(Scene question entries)
▬▬▬▬▬▬

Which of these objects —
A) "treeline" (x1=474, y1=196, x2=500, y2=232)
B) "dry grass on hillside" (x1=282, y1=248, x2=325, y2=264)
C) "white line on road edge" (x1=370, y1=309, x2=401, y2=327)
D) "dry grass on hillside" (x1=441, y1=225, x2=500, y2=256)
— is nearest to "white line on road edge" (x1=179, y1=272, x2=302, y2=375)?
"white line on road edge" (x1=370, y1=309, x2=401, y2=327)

▬▬▬▬▬▬

Return each of the entries above word for word, without any changes.

Which of these objects —
A) "treeline" (x1=474, y1=196, x2=500, y2=232)
B) "dry grass on hillside" (x1=282, y1=248, x2=325, y2=264)
C) "white line on road edge" (x1=370, y1=309, x2=401, y2=327)
D) "dry grass on hillside" (x1=441, y1=225, x2=500, y2=256)
— is nearest to "white line on road edge" (x1=179, y1=272, x2=302, y2=375)?
"white line on road edge" (x1=370, y1=309, x2=401, y2=327)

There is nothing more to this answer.